Work to do -> Rewrite the entries between the lines holding "Arrange the gray" and "Answer: the gray", inclusive, putting "closest to farthest" in place of "nearest to furthest" and changing nothing else.
** START OF Information given **
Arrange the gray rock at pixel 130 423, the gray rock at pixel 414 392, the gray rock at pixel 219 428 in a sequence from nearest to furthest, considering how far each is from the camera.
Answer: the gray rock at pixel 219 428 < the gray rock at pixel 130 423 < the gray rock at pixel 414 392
** END OF Information given **
** START OF Information given **
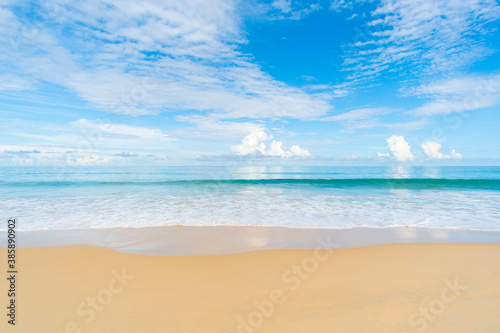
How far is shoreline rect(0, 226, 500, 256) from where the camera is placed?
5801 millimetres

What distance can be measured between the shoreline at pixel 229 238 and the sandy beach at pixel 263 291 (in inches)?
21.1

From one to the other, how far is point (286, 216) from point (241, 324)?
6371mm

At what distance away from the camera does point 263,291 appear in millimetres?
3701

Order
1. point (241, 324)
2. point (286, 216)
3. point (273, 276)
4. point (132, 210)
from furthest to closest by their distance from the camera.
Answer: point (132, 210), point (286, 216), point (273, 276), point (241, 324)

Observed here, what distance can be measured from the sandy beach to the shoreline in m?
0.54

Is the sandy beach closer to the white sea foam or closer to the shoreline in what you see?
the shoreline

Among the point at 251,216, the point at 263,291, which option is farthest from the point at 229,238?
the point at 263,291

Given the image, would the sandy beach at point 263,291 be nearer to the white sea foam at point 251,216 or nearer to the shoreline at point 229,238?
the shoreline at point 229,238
** END OF Information given **
Exercise solution ->
Arrange the gray rock at pixel 130 423, the gray rock at pixel 414 392, the gray rock at pixel 219 428 in a sequence from closest to farthest, considering how far each is from the camera.
Answer: the gray rock at pixel 219 428 < the gray rock at pixel 130 423 < the gray rock at pixel 414 392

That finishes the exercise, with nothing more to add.